■ **TEXTAUSZUG**
VwSen-106748/2/BI/FB Linz, am 30. Dezember 1999

DVR.0690392

E R K E N N T N I S

Der unabhängige Verwaltungssenat des Landes Oberösterreich hat durch sein Mitglied Mag. Karin Bissenberger über die Berufung des Herrn Dr. F S, A, F, Deutschland, vom 23. November 1999 gegen das Straferkenntnis der Bezirkshauptmannschaft Kirchdorf/Krems vom 5. Oktober 1999, VerkR96-5666-1999 Sö, wegen Übertretung des Kraftfahrgesetzes 1967, zu Recht erkannt:

I. Der Berufung wird teilweise Folge gegeben, das angefochtene Straferkenntnis im Schuldspruch bestätigt, die Geldstrafe jedoch auf 300 S (entspricht 21,80 €) herabgesetzt.

II. Der Beitrag zu den Verfahrenskosten der Erstinstanz ermäßigt sich auf 30 S (entspricht 2,18 €), ein Kostenbeitrag zum Rechtsmittelverfahren entfällt.

Rechtsgrundlage:

Zu I.: § 66 Abs.4 Allgemeines Verwaltungsverfahrensgesetz 1991 - AVG iVm §§ 24, 51 Abs.1 und 19 Verwaltungsstrafgesetz 1991 - VStG, §§ 103 Abs.2 iVm 134 Abs.1 Kraftfahrgesetz 1967 - KFG 1967

Zu II.: § 64 Abs.1 und 2 VStG

Entscheidungsgründe:

Zu I.:

1. Die Bezirkshauptmannschaft Kirchdorf/Krems hat mit dem oben angeführten Straferkenntnis über den Beschuldigten wegen der Verwaltungsübertretung gemäß §§ 103 Abs.2 iVm 134 Abs.1 KFG 1967 eine Geldstrafe von 400 S verhängt, weil er als Zulassungsbesitzer des Kraftfahrzeuges mit dem Kennzeichen der Bezirkshauptmannschaft Kirchdorf/Krems auf ihr schriftliches Verlangen vom 14. Mai 1999 nicht binnen zwei Wochen darüber Auskunft erteilt habe, wer das oa Kraftfahrzeug am 9. Jänner 1999 um 15.38 Uhr in Österreich auf der A bei km 40,986 in Richtung K gelenkt habe.

■ **DATENSÄTZE**
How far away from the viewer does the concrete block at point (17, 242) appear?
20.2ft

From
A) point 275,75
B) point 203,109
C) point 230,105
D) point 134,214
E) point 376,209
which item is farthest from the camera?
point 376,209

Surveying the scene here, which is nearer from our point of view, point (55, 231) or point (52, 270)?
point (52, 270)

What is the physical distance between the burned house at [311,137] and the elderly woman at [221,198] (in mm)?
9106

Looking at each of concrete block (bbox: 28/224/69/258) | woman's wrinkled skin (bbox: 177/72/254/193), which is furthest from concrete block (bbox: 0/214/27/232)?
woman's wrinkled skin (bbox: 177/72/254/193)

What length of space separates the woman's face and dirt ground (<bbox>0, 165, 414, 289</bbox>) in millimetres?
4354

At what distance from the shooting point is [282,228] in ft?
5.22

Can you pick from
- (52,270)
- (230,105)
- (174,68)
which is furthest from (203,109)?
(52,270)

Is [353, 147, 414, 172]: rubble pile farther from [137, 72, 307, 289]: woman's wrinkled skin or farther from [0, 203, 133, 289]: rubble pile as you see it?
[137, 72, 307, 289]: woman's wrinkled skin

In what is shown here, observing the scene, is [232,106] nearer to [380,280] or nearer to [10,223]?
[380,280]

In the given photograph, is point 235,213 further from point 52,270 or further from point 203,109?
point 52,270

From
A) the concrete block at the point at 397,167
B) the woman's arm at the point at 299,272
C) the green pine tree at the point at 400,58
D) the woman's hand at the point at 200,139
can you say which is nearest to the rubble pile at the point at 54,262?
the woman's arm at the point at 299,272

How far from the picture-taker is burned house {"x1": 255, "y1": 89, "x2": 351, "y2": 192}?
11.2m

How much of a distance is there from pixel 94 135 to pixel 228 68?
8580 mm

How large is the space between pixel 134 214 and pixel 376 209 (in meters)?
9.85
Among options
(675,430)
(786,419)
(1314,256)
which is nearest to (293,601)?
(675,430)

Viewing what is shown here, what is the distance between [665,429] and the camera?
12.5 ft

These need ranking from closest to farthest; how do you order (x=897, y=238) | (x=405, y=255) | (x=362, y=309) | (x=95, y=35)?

■ **AUFGABENSTELLUNG**
Gib den Abschnitt des Textauszugs von „VwSen-106748/2/BI/FB Linz, am“ bis einschließlich „zum Rechtsmittelverfahren entfällt.“ erneut wieder und tausche dabei „Verfahrenskosten“ gegen „Prozesskosten“ aus.

■ **ANTWORT**
VwSen-106748/2/BI/FB Linz, am 30. Dezember 1999

DVR.0690392

E R K E N N T N I S

Der unabhängige Verwaltungssenat des Landes Oberösterreich hat durch sein Mitglied Mag. Karin Bissenberger über die Berufung des Herrn Dr. F S, A, F, Deutschland, vom 23. November 1999 gegen das Straferkenntnis der Bezirkshauptmannschaft Kirchdorf/Krems vom 5. Oktober 1999, VerkR96-5666-1999 Sö, wegen Übertretung des Kraftfahrgesetzes 1967, zu Recht erkannt:

I. Der Berufung wird teilweise Folge gegeben, das angefochtene Straferkenntnis im Schuldspruch bestätigt, die Geldstrafe jedoch auf 300 S (entspricht 21,80 €) herabgesetzt.

II. Der Beitrag zu den Prozesskosten der Erstinstanz ermäßigt sich auf 30 S (entspricht 2,18 €), ein Kostenbeitrag zum Rechtsmittelverfahren entfällt.